Fórmulas para remédios

Os livros de Fórmulas para Remédios (1878 – 1881) se constituem em outra fonte importante para compreender se os avanços da medicina poderiam ou não ter algum efeito sobre uma redução da mortalidade ao longo do tempo. As práticas de cura podem ser analisadas quanto à sua eficiência e eficácia a partir dessa fonte, ajudando a desenhar um panorama do conhecimento médico disponível na época. Essa série documental é composta por várias receitas de remédios recomendadas aos pacientes da Santa Casa de Misericórdia. Ele não possui, no entanto, anotação explícita sobre qual a doença a que se dedicavam a curar. É possível recuperar essa informação através de teses e dicionários de medicina tradicional da época.

Nota-se que a composição dos medicamentos indicados na Santa Casa sobrepunha diversos conceitos médicos, desde as concepções químicas que revivem os ensinamentos de Paracelso (1493–1541) – com a ideia de que as substâncias são venenos, mas na dose correta poderiam se transformar em medicamentos; até inspirações da medicina popular e do pensamento grego antigo de Galeno (ca. 129 – ca. 217), que postulava a existência de fluidos (humores) que afetam as funções corporais. Essas concepções aparecem nas fórmulas de remédios baseadas, por exemplo, em arsênio e metais como o mercúrio, além de uma grande quantidade de vomitórios e purgativos. Remédios comuns são, por exemplo, o chamado vomipurgativo de Le Roy, cataplasmas, sulfato de estricnina, iodeto de potássio e sulfato de magnésio, além do ópio e de remédios compostos de ervas – a exemplo de um composto de digitalis, gommagutta e ruibarbo.
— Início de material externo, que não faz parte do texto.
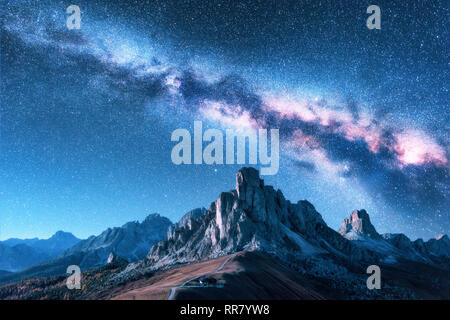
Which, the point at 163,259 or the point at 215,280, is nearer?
the point at 215,280

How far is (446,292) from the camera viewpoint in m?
167

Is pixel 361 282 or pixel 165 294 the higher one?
pixel 165 294
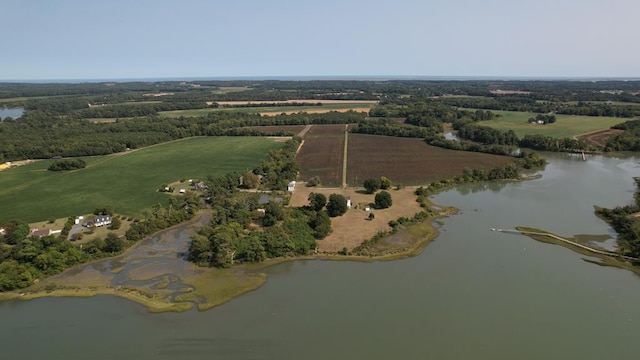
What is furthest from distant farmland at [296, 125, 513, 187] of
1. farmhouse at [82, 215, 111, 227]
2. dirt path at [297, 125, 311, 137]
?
farmhouse at [82, 215, 111, 227]

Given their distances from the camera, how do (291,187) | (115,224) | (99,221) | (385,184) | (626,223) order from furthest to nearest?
1. (291,187)
2. (385,184)
3. (99,221)
4. (115,224)
5. (626,223)

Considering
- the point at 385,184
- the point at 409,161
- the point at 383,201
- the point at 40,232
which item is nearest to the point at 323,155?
the point at 409,161

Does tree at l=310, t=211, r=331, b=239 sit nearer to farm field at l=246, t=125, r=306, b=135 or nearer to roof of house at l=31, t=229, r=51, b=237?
roof of house at l=31, t=229, r=51, b=237

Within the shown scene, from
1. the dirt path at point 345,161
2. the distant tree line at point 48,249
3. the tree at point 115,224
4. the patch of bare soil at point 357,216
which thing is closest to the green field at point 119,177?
the tree at point 115,224

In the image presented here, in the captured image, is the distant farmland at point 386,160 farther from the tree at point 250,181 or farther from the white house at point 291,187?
the tree at point 250,181

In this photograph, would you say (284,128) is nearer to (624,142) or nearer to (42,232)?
(42,232)

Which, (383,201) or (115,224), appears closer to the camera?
(115,224)
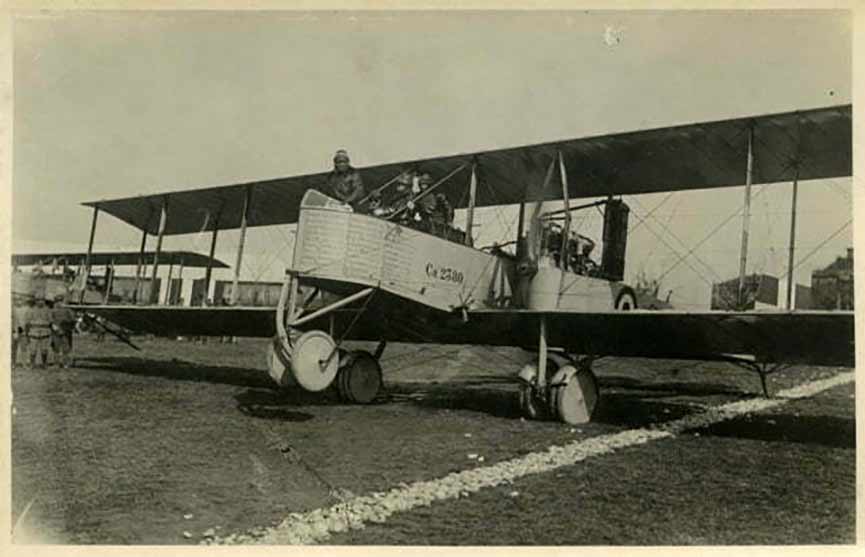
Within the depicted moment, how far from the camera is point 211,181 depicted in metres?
9.66

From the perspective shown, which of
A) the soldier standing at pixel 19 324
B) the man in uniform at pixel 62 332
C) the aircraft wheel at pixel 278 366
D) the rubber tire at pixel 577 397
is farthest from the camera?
the man in uniform at pixel 62 332

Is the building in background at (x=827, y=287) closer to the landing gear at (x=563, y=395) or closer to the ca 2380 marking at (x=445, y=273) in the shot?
the landing gear at (x=563, y=395)

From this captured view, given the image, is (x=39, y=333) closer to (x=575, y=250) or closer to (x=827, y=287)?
(x=575, y=250)

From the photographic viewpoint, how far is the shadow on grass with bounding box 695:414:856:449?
6273mm

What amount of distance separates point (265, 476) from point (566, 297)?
456 cm

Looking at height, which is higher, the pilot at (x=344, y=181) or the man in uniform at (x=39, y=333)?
the pilot at (x=344, y=181)

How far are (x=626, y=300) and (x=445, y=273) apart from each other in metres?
3.04

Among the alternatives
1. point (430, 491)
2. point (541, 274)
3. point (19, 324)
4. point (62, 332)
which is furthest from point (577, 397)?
point (19, 324)

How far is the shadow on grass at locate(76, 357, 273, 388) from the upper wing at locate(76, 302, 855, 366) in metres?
1.09

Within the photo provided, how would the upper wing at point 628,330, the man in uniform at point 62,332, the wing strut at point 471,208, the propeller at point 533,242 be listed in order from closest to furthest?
1. the upper wing at point 628,330
2. the wing strut at point 471,208
3. the propeller at point 533,242
4. the man in uniform at point 62,332

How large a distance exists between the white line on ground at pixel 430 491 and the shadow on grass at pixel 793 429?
623 mm

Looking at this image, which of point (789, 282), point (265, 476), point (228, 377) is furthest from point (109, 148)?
point (789, 282)

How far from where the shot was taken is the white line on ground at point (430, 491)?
12.0 ft

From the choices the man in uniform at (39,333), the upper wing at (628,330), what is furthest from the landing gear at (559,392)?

Segundo o dicionário de medicina de Pedro Napoleão Chernoviz (1890, p. 985, v.1), a gommagutta é uma substância tóxica, que em grande dose, pode causar envenenamento. No mesmo sentido é possível encontrar nas fórmulas a planta digitalis, indicada para tratar “afecções do coração”. Para Chernoviz (1890, p. 872, v.1): “em alta dose é um veneno que ocasiona irregularidade no coração, vomitos, síncope, e se a dose é muito forte sobrevem a morte”. Por último, o ruibarbo tem efeito purgativo. Além disso, existe um volume considerável de indicações do chamado purgante de Le Roy. Trata-se de um purgativo drástico, que causa irritações intestinais e era indicado, por exemplo, em casos de encefalite com a intenção de “desviar a moléstia fixada no cérebro” (CHERNOVIZ, 1890, p. 820, v. 2).

As curiosidades trazidas por esses documentos podem revelar uma medicina muito próxima do conhecimento tradicional, que muito provavelmente teve efeito limitado no enfrentamento das grandes epidemias. Todas essas facetas merecem ser melhor exploradas para compreender um cenário completo da saúde, da doença e da morte no final do século XIX.

Considerações finais

Ao longo desse artigo, procuramos recuperar as principais fontes utilizadas para o estudo da saúde e da mortalidade das populações do passado, perpassando desde as limitações trazidas pelos levantamentos censitários até o uso de fontes alternativas. Argumentamos em favor de uma maior exploração do potencial dos registros paroquiais e civis para o estudo da mortalidade, apresentando brevemente algumas das discussões teóricas sobre a produção da demografia histórica brasileira. Além disso, mostramos um pouco das potencialidades e limitações na utilização de registros hospitalares para trazer elementos que ilustrem um pouco sobre a dinâmica da morbimortalidade, com dados quantitativos e qualitativos de diversas origens e elaborados para as mais diversas finalidades.

Embora os registros hospitalares tenham aplicação limitada, eles podem trazer evidências em um cenário onde os dados são incompletos e o sub-registro nas estatísticas da população é significativo. Esse tipo de abordagem se constitui, por excelência, como uma exploração necessária à demografia histórica, pois se utiliza de informações que não foram necessariamente pensadas com cunho demográfico e que são utilizadas para preencher as lacunas do passado.